To differentiate the function \( y = x^{3e^{3x}} \) with respect to \( x \), we can use logarithmic differentiation. Here’s a step-by-step solution: ### Step 1: Take the natural logarithm of both sides We start by taking the natural logarithm of both sides: \[ \ln y = \ln(x^{3e^{3x}}) \] ### Step 2: Use the properties of logarithms Using the property of logarithms that states \( \ln(a^b) = b \ln a \), we can rewrite the equation: \[ \ln y = 3e^{3x} \ln x \] ### Step 3: Differentiate both sides with respect to \( x \) Now, we differentiate both sides with respect to \( x \). We will use the product rule on the right side: \[ \frac{d}{dx}(\ln y) = \frac{d}{dx}(3e^{3x} \ln x) \] Using the chain rule on the left side: \[ \frac{1}{y} \frac{dy}{dx} = \frac{d}{dx}(3e^{3x}) \cdot \ln x + 3e^{3x} \cdot \frac{d}{dx}(\ln x) \] ### Step 4: Differentiate the right side Now we differentiate \( 3e^{3x} \) and \( \ln x \): - The derivative of \( 3e^{3x} \) is \( 9e^{3x} \). - The derivative of \( \ln x \) is \( \frac{1}{x} \).
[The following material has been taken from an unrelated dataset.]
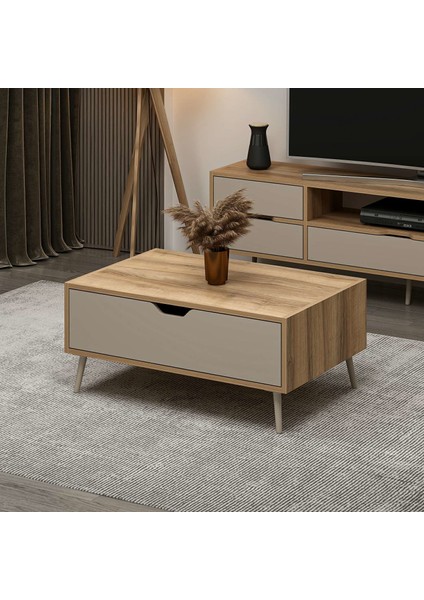 Elina Ayaklı Orta Sehpa - Dore/kumtaşı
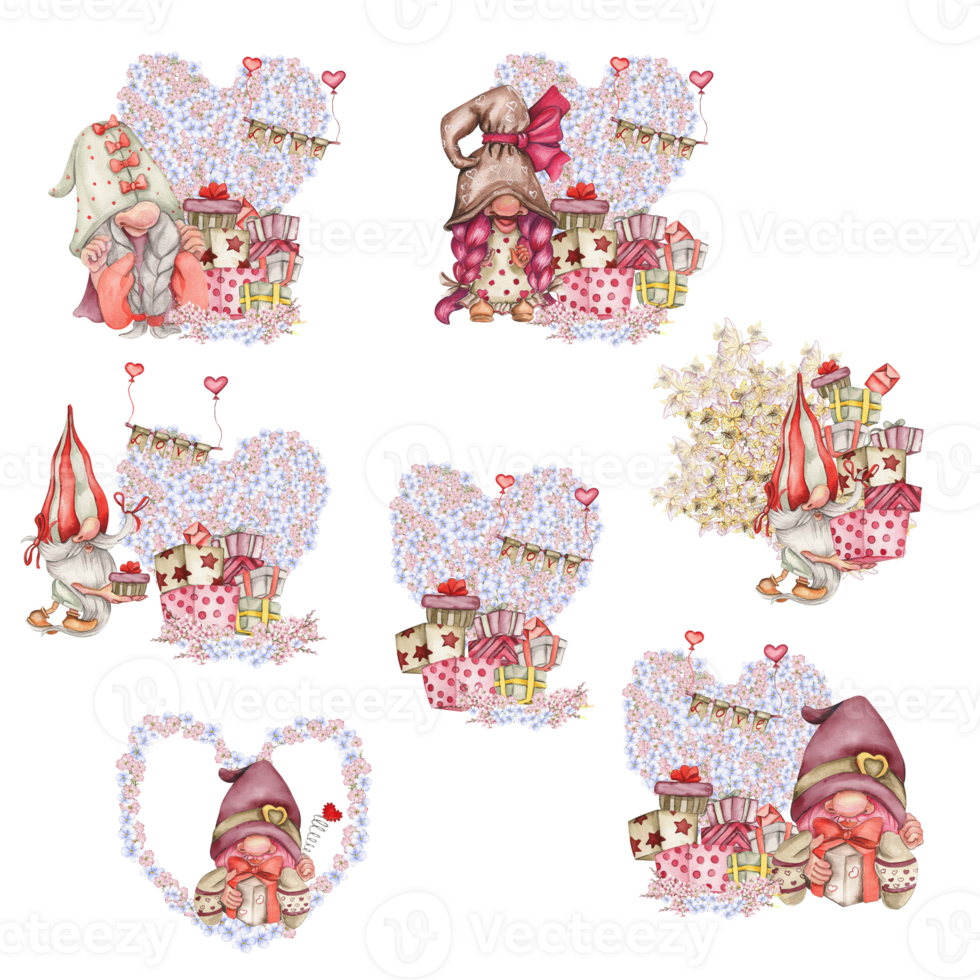 Composition with Valentines Nordic gnomes, gift boxes and flowers. png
Substituting these derivatives back into the equation gives: \[ \frac{1}{y} \frac{dy}{dx} = 9e^{3x} \ln x + 3e^{3x} \cdot \frac{1}{x} \] ### Step 5: Solve for \( \frac{dy}{dx} \) Now, we multiply both sides by \( y \): \[ \frac{dy}{dx} = y \left(9e^{3x} \ln x + \frac{3e^{3x}}{x}\right) \] ### Step 6: Substitute back for \( y \) Since \( y = x^{3e^{3x}} \), we substitute back: \[ \frac{dy}{dx} = x^{3e^{3x}} \left(9e^{3x} \ln x + \frac{3e^{3x}}{x}\right) \] ### Final Result Thus, the derivative of \( y = x^{3e^{3x}} \) with respect to \( x \) is: \[ \frac{dy}{dx} = x^{3e^{3x}} \left(9e^{3x} \ln x + \frac{3e^{3x}}{x}\right) \]